What Aspects Do

In Fate, aspects do two major things: they tell you what’s important about the game, and they help you decide when to use the mechanics.

Importance

Your collection of game and character aspects tell you what you need to focus on during your game. Think of them as a message from yourself to yourself, a set of flags waving you towards the path with the most fun.

GMs, when you make scenarios for Fate, you’re going to use those aspects, and the connections between aspects, to generate the problems your PCs are going to solve. Players, your aspects are the reason why your PC stands out from every other character who might have similar skills—lots of Fate characters might have a high Fight skill, but only Landon is a Disciple of the Ivory Shroud. When his path as a disciple comes into play, or the Ivory Shroud takes action, it gives the game a personal touch that it wouldn’t have had otherwise.

The game aspects do something similar on a larger scale—they tell us why to care about playing this particular game in the first place, what makes it concrete and compelling to us. Everyone can all say, “Oh, we like space opera games,” but until the group drills down to the specifics of a universe where people will do Anything for Survival, and where The Empire is Everywhere, they don’t really have anything to attach their interest to.

Situation aspects make the moment-to-moment interactions of play interesting by adding color and depth to what might otherwise be a boring scene. A fight in a tavern is generic by nature—it could be any tavern, anywhere. But when you add the aspect Huge Bronze Devil Statue to the scene, and people bring it into play, it becomes “that fight we were in at the Bronze Devil, when I smashed that guy’s head into the statue.” The unique details add interest and investment.

Deciding When to Use Mechanics

Because aspects tell us what’s important, they also tell us when it’s most appropriate to use the mechanics to deal with a situation, rather than just letting people decide what happens just by describing what they do.

GMs, this comes up for you most often when you’re trying to figure out whether to require a player to roll dice. If a player says, “I climb this ladder and grab the idol,” and there’s nothing special about the ladder or the idol, then there’s no real reason to require an overcome action to grab it. But if the situation aspects tell you that the ladder is a Rotting Rope Ladder and the idol is Protected by the Wrath of the Gods, then you suddenly have an element of pressure and risk that makes it worth going to the dice for.

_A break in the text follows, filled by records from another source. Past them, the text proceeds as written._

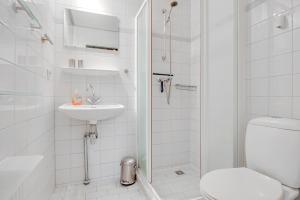 a white bathroom with a toilet and a sink at Ferienhaus Petten aan Zee in Petten +17 photos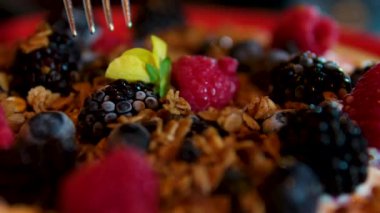 Karpuz, susam kreması, ev yapımı granola, donmuş böğürtlen, tofu kreması sağlıklı kahvaltılık ahududu ve karpuz yenilebilir çiçek restoranında böğürtlen. kırmızı tabakta servis ediliyor.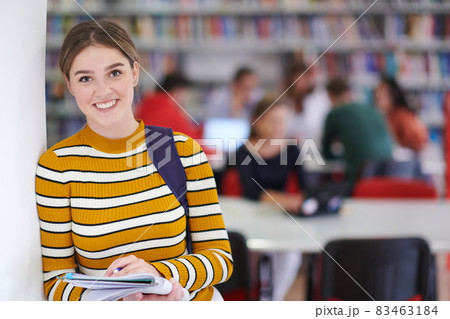 the student uses a notebook and a school library 83463184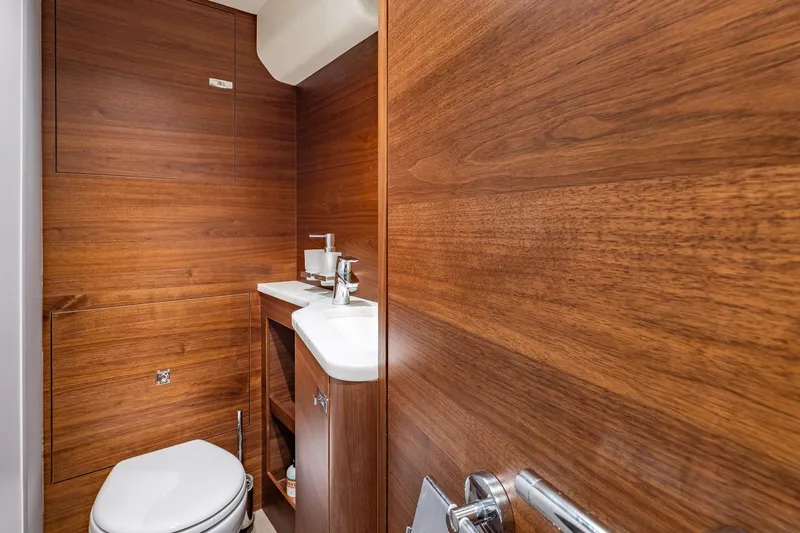 Her Way Yacht Photos Pics Luxurious wooden bathroom interior on 2023 Princess Y72 yacht, featuring modern fixtures.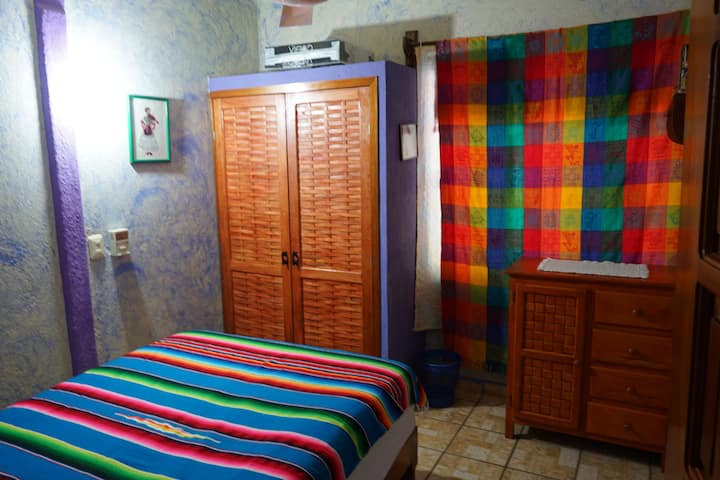 Second bedroom with strong ceiling fan, double bed, closet and chest of drawers
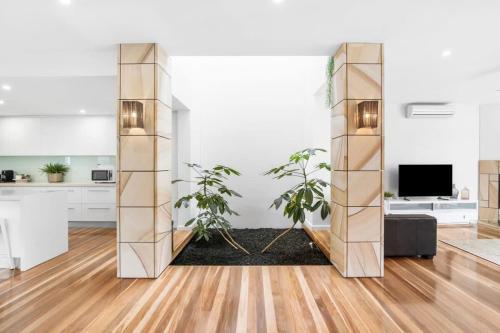 a living room with two potted plants at Luxury Torquay Townhouse 150m to Beach in Torquay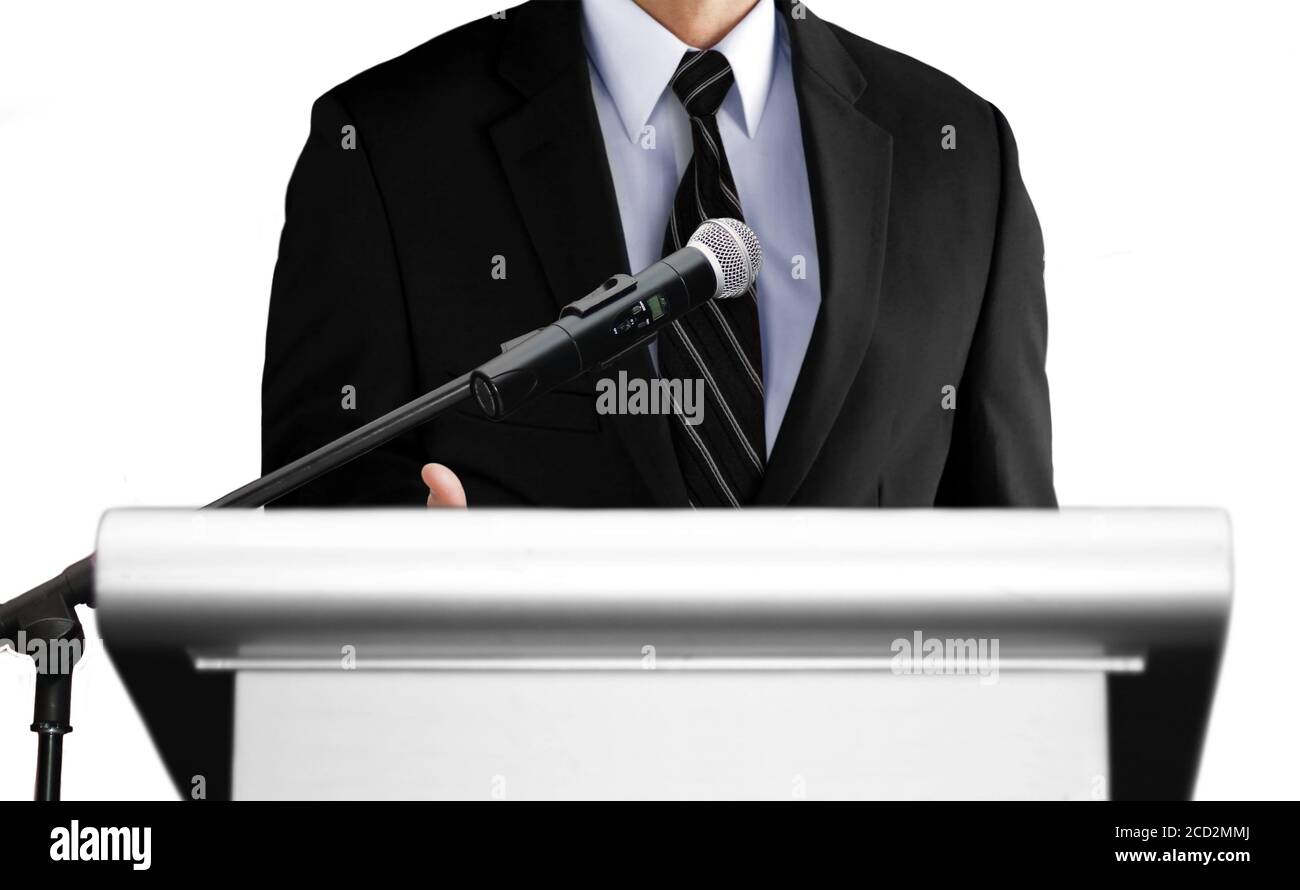 man giving speech using microphone on stage Stock Photo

Players, this comes up for you most often when invoking your aspects and considering compels. Your aspects highlight what makes your character an individual, and you want to play that up, right? So when the opportunity comes up to make your character more awesome by invoking, go for it! When you see an opportunity to influence the story by suggesting a compel for your character, do it! The game will be much richer for it as a whole.